>> Begin Stored data

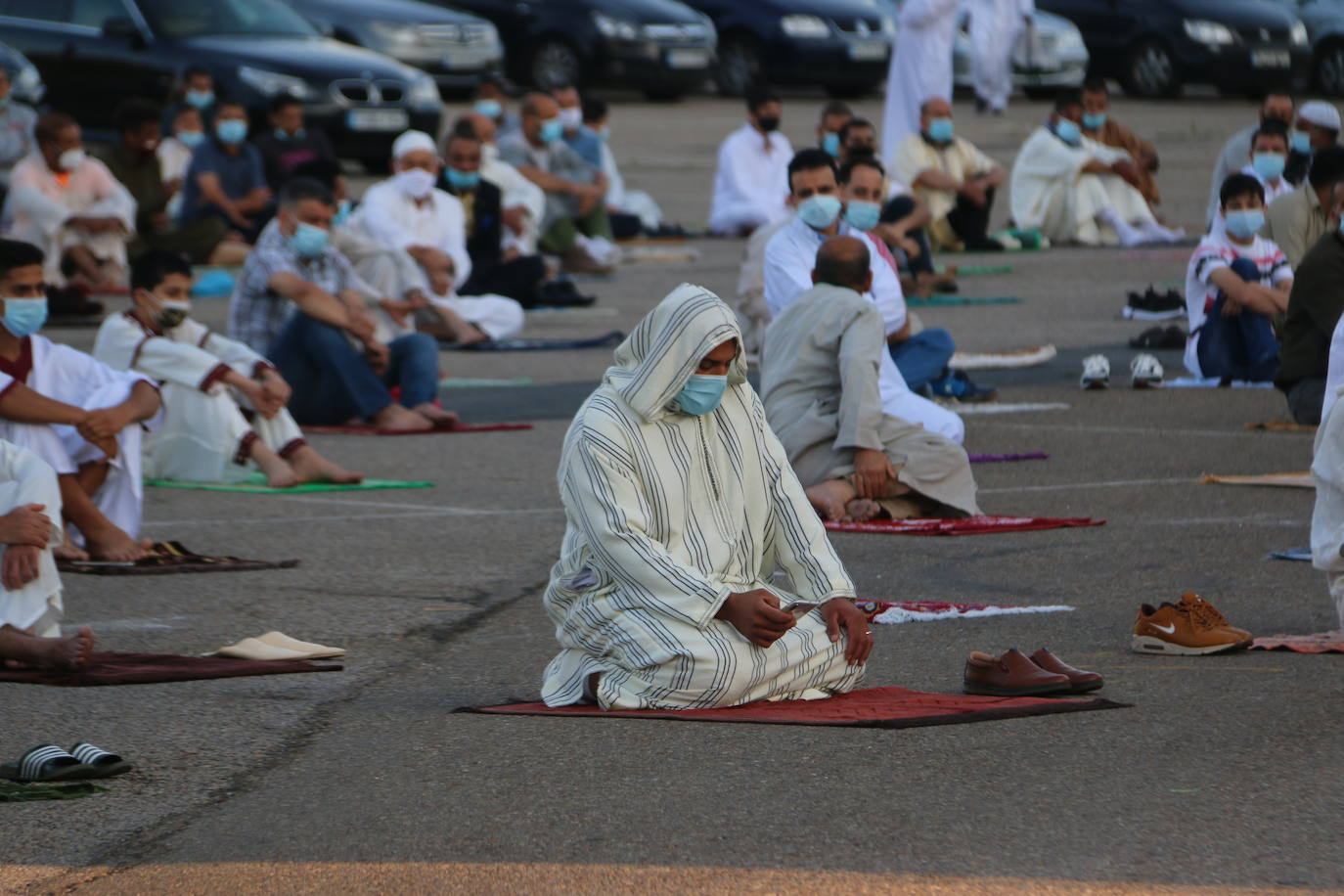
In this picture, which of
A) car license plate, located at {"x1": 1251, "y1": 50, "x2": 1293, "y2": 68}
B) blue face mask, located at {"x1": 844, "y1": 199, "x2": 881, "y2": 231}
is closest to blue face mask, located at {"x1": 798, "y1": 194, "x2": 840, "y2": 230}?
blue face mask, located at {"x1": 844, "y1": 199, "x2": 881, "y2": 231}

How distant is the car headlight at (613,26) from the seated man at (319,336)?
16.0 metres

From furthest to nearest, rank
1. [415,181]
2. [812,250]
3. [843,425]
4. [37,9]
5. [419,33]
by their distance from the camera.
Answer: [419,33]
[37,9]
[415,181]
[812,250]
[843,425]

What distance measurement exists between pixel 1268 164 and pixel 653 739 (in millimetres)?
10536

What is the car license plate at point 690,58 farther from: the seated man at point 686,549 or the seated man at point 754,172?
the seated man at point 686,549

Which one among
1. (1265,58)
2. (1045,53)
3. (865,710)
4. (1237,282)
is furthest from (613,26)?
(865,710)

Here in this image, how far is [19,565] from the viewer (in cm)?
632

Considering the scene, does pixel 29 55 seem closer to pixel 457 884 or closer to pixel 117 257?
pixel 117 257

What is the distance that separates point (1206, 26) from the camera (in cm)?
2759

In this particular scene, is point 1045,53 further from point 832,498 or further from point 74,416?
point 74,416

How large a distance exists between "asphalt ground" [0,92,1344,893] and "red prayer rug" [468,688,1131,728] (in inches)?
2.3

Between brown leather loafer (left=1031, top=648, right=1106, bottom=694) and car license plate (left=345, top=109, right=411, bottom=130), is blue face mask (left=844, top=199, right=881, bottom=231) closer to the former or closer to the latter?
brown leather loafer (left=1031, top=648, right=1106, bottom=694)

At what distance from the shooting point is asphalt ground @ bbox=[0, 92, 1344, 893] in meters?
4.41

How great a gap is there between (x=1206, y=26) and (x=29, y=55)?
13.7m

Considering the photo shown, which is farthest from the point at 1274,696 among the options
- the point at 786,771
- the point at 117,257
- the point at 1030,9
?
the point at 1030,9
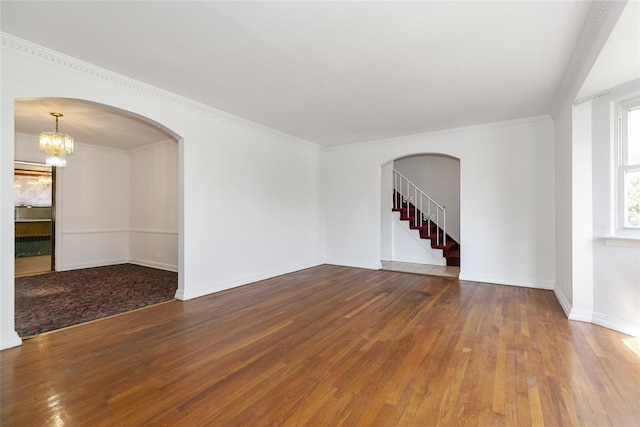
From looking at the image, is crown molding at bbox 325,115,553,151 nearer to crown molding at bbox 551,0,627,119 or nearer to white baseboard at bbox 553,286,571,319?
crown molding at bbox 551,0,627,119

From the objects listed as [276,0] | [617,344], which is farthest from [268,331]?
[617,344]

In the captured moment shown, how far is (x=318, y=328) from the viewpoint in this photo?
10.9 ft

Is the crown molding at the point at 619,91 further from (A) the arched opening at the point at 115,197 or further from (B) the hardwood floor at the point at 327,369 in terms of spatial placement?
(A) the arched opening at the point at 115,197

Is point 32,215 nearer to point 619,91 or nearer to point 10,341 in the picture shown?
point 10,341

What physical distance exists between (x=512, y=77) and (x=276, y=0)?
2995 millimetres

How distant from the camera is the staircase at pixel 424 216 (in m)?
7.10

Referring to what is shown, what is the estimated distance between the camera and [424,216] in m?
8.11

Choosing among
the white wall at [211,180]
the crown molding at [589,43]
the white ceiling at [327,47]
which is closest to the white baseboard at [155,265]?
the white wall at [211,180]

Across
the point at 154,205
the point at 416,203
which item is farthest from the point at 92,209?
the point at 416,203

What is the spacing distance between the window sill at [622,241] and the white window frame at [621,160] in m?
0.11

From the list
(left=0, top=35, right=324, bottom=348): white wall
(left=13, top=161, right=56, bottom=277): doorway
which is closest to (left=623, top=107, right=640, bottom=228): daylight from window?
(left=0, top=35, right=324, bottom=348): white wall

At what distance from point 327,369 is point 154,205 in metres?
6.37

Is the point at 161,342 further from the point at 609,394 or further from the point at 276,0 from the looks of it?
the point at 609,394

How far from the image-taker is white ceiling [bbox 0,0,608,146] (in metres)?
2.44
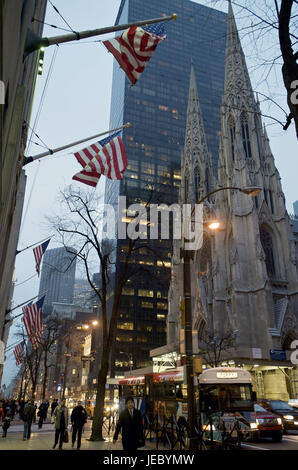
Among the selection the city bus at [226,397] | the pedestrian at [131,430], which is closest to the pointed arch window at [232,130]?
the city bus at [226,397]

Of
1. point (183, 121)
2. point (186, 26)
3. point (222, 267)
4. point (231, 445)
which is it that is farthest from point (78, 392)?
point (186, 26)

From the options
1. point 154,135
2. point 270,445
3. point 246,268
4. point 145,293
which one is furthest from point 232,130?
point 270,445

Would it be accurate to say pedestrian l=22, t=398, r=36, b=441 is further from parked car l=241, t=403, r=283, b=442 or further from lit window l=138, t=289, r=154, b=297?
lit window l=138, t=289, r=154, b=297

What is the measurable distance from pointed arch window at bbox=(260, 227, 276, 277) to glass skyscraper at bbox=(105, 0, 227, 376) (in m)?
28.4

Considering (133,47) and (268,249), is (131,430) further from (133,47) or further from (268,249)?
(268,249)

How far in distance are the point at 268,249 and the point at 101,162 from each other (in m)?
41.8

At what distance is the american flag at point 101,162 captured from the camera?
41.5 feet

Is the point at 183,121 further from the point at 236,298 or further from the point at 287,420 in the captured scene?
the point at 287,420

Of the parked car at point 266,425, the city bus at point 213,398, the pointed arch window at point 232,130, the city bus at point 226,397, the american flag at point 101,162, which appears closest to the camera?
the american flag at point 101,162

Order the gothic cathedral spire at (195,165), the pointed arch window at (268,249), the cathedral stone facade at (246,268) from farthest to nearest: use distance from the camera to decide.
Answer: the gothic cathedral spire at (195,165) → the pointed arch window at (268,249) → the cathedral stone facade at (246,268)

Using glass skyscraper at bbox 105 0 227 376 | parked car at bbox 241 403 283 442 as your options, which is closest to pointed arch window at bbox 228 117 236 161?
glass skyscraper at bbox 105 0 227 376

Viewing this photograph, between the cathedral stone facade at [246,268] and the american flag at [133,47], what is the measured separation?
23590 millimetres

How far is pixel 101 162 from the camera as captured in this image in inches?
500

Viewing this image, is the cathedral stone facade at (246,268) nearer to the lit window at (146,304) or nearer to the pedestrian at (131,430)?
the pedestrian at (131,430)
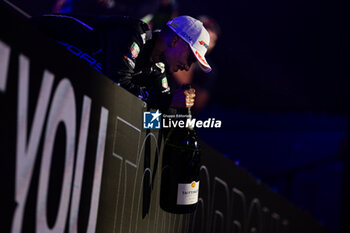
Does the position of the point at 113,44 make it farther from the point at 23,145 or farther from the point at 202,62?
the point at 23,145

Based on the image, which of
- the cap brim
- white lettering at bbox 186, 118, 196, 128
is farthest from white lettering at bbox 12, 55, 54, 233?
the cap brim

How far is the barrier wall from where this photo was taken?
54 cm

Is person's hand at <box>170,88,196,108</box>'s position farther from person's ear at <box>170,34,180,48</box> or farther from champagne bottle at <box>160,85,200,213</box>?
person's ear at <box>170,34,180,48</box>

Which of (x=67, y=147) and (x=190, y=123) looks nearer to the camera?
(x=67, y=147)

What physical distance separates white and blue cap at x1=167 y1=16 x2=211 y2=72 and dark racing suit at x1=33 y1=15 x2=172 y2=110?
121mm

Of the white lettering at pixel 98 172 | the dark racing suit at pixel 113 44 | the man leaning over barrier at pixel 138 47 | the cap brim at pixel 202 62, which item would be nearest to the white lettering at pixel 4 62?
the white lettering at pixel 98 172

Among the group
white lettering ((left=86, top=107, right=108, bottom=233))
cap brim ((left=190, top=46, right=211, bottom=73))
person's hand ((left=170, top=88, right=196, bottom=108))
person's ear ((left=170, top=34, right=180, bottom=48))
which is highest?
person's ear ((left=170, top=34, right=180, bottom=48))

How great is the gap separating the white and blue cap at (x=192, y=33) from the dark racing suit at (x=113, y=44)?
0.12 m

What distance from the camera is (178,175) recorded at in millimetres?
1111

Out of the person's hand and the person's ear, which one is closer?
the person's hand

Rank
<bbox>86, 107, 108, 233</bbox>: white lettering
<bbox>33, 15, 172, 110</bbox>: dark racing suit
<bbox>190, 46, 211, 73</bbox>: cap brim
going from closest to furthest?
<bbox>86, 107, 108, 233</bbox>: white lettering → <bbox>33, 15, 172, 110</bbox>: dark racing suit → <bbox>190, 46, 211, 73</bbox>: cap brim

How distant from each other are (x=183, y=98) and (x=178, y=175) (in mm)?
253

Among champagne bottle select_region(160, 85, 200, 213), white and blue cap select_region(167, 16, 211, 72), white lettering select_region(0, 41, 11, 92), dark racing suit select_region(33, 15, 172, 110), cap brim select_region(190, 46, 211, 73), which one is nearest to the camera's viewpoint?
white lettering select_region(0, 41, 11, 92)

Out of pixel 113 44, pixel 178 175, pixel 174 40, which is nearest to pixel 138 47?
pixel 113 44
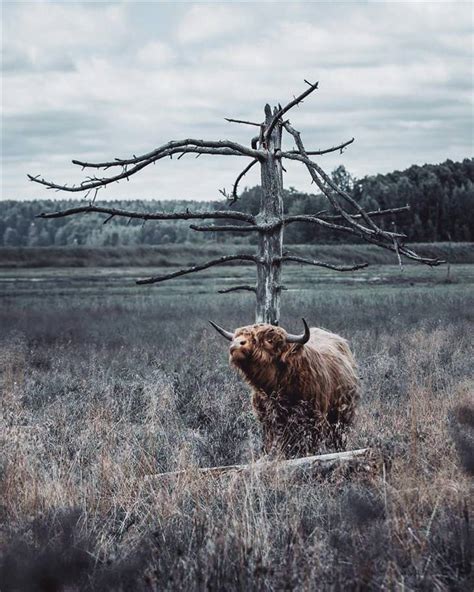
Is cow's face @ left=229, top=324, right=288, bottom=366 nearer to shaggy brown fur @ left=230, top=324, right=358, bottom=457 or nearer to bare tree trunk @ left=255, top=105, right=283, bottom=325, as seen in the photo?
shaggy brown fur @ left=230, top=324, right=358, bottom=457

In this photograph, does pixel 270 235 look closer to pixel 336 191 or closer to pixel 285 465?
pixel 336 191

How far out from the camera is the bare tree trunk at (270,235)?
825cm

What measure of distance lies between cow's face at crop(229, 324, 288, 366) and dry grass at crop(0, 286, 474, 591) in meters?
0.83

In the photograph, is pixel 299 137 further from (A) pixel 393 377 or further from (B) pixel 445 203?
(B) pixel 445 203

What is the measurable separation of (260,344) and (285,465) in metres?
1.56

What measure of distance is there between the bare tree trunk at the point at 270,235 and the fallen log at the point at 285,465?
227cm

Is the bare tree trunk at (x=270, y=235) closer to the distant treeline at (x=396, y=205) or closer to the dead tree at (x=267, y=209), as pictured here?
the dead tree at (x=267, y=209)

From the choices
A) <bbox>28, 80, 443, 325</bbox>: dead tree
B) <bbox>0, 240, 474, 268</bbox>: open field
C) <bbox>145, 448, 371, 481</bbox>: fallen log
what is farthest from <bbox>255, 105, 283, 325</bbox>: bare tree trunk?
<bbox>0, 240, 474, 268</bbox>: open field

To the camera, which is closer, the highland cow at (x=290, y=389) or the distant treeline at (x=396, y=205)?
the highland cow at (x=290, y=389)

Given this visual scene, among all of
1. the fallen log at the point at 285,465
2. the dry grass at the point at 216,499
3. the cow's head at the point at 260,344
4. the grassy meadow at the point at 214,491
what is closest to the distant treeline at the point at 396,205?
the grassy meadow at the point at 214,491

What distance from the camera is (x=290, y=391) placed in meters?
7.75

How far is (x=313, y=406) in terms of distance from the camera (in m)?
7.82

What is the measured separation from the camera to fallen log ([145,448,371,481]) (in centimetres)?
593

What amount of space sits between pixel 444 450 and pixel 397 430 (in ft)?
3.05
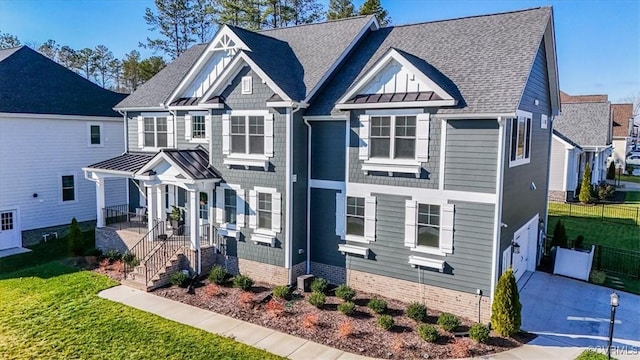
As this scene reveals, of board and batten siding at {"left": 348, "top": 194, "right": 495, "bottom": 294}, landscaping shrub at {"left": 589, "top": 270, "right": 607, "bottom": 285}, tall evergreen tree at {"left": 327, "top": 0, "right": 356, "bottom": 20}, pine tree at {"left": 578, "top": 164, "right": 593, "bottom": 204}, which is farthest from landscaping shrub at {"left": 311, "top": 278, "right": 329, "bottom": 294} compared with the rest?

>> End Stored data

> **What to do**
Set down nothing but the lines from the one containing "From the choices" to the final line above, both included, with every picture left out.

> **Solution to this problem**
From the choices
A) <bbox>28, 80, 443, 325</bbox>: dead tree
B) <bbox>0, 240, 474, 268</bbox>: open field
C) <bbox>145, 448, 371, 481</bbox>: fallen log
what is farthest from <bbox>255, 105, 283, 325</bbox>: bare tree trunk?
<bbox>0, 240, 474, 268</bbox>: open field

To the camera, which is closer, the highland cow at (x=290, y=389) or the distant treeline at (x=396, y=205)?
the highland cow at (x=290, y=389)

Given this visual scene, among all of
1. the fallen log at the point at 285,465
2. the dry grass at the point at 216,499
3. the cow's head at the point at 260,344
4. the grassy meadow at the point at 214,491
what is closest to the distant treeline at the point at 396,205?
the grassy meadow at the point at 214,491

What distance from the camera is (x=290, y=391) placed in meters?
7.75

How far is (x=313, y=406) in terms of distance from the camera (in m)?
7.82

What is the measured separation from the camera to fallen log ([145,448,371,481]) (in centimetres)?
593

What amount of space sits between pixel 444 450 and pixel 397 430 (in ft)?
3.05
As this scene reveals, of board and batten siding at {"left": 348, "top": 194, "right": 495, "bottom": 294}, landscaping shrub at {"left": 589, "top": 270, "right": 607, "bottom": 285}, tall evergreen tree at {"left": 327, "top": 0, "right": 356, "bottom": 20}, pine tree at {"left": 578, "top": 164, "right": 593, "bottom": 204}, which is farthest from landscaping shrub at {"left": 311, "top": 278, "right": 329, "bottom": 294} compared with the rest?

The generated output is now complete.